Democratic legislative leaders in Maryland issued rote rejections of Gov. Larry Hogan’s (R) utterly sensible proposal for congressional redistricting reform last week. In doing so, they were reading from a script that could have been prepared for them by Republican legislative leaders in Richmond, whose equally knee-jerk dismissal of Gov. Terry McAuliffe’s (D) efforts have doomed redistricting reform efforts in Virginia. So here’s a modest suggestion that would have the novel effect of elevating the interests of voters in each state, not to mention good government, above the partisan self-interest of incumbent politicians. Why don’t Maryland and Virginia initiate a mid-Atlantic reform compact whose overriding goal would be to tip the scales in favor of fair elections and against rigged ones?
A logical starting point for such a compact is the fact that the two states’ political complexions are mirror images — one has a Republican governor stymied by Democratic legislators; the other has a Democratic governor foiled by Republicans.

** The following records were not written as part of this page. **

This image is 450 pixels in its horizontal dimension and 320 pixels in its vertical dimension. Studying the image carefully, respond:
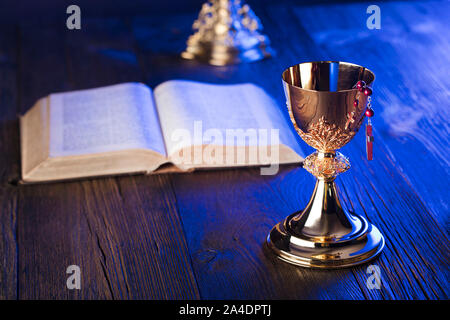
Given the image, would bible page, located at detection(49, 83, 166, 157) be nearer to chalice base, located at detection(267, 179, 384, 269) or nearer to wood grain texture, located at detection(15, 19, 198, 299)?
wood grain texture, located at detection(15, 19, 198, 299)

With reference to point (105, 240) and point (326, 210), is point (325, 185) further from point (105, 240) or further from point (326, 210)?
point (105, 240)

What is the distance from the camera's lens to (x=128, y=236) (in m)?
1.03

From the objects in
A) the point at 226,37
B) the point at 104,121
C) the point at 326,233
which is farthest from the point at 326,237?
the point at 226,37

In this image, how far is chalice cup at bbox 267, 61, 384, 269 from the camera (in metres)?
0.89

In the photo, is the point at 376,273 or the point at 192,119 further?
the point at 192,119

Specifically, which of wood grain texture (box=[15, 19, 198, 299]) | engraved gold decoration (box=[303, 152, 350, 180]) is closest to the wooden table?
wood grain texture (box=[15, 19, 198, 299])

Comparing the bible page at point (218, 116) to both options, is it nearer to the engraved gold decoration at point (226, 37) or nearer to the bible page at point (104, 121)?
the bible page at point (104, 121)

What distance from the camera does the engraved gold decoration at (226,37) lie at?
1.81m

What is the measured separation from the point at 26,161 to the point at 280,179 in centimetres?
50

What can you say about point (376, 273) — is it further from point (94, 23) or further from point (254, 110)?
point (94, 23)

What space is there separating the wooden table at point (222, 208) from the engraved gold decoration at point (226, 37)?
0.19 ft

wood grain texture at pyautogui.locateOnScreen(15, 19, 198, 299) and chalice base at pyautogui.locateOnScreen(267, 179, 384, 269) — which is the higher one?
chalice base at pyautogui.locateOnScreen(267, 179, 384, 269)

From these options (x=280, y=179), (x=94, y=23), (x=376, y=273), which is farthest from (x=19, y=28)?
(x=376, y=273)

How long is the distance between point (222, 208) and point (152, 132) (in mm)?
262
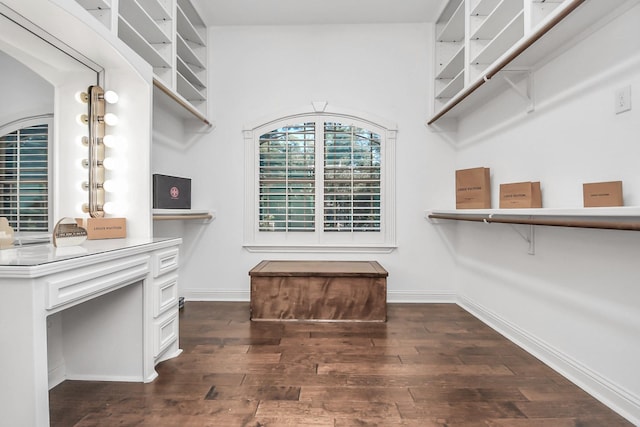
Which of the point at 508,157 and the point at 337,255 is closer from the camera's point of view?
the point at 508,157

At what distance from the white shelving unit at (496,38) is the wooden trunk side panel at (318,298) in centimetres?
179

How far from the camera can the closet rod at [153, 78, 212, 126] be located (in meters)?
2.47

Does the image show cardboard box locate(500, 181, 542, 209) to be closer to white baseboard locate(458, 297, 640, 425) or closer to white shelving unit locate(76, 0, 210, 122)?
white baseboard locate(458, 297, 640, 425)

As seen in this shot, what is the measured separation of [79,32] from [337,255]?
8.89 feet

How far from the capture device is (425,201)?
3.56 metres

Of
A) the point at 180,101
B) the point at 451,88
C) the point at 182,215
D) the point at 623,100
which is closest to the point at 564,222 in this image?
the point at 623,100

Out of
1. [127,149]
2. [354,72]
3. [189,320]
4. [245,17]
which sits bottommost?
[189,320]

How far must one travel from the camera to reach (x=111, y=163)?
2.19 metres

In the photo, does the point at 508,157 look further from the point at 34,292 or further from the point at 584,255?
the point at 34,292

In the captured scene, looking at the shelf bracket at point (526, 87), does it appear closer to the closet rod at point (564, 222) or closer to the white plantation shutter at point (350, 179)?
the closet rod at point (564, 222)

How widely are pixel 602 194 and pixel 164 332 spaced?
252 centimetres

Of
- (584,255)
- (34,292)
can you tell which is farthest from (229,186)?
(584,255)

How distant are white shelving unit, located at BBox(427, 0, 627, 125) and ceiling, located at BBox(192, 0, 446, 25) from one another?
0.32 m

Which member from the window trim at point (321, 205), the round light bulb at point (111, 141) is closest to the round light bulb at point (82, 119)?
the round light bulb at point (111, 141)
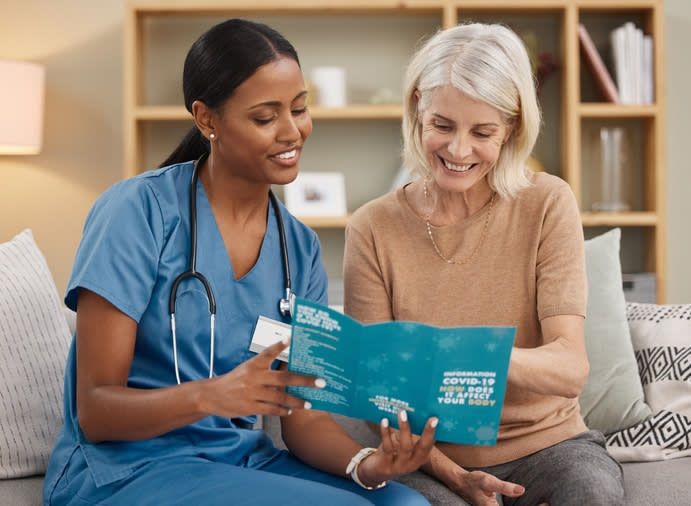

In both cases, elected lawmakers have arrogantly scoffed at reforming the process by which congressional maps are drawn, preferring to gerrymander districts for maximum partisan advantage.
The results are travesties such as Maryland’s 3rd District, which stitches together suburbs of Washington and parts of Baltimore and Annapolis in a tortuous outline that has been variously likened to a “blood spatter from a crime scene,” a “broken-winged pterodactyl” and a praying mantis.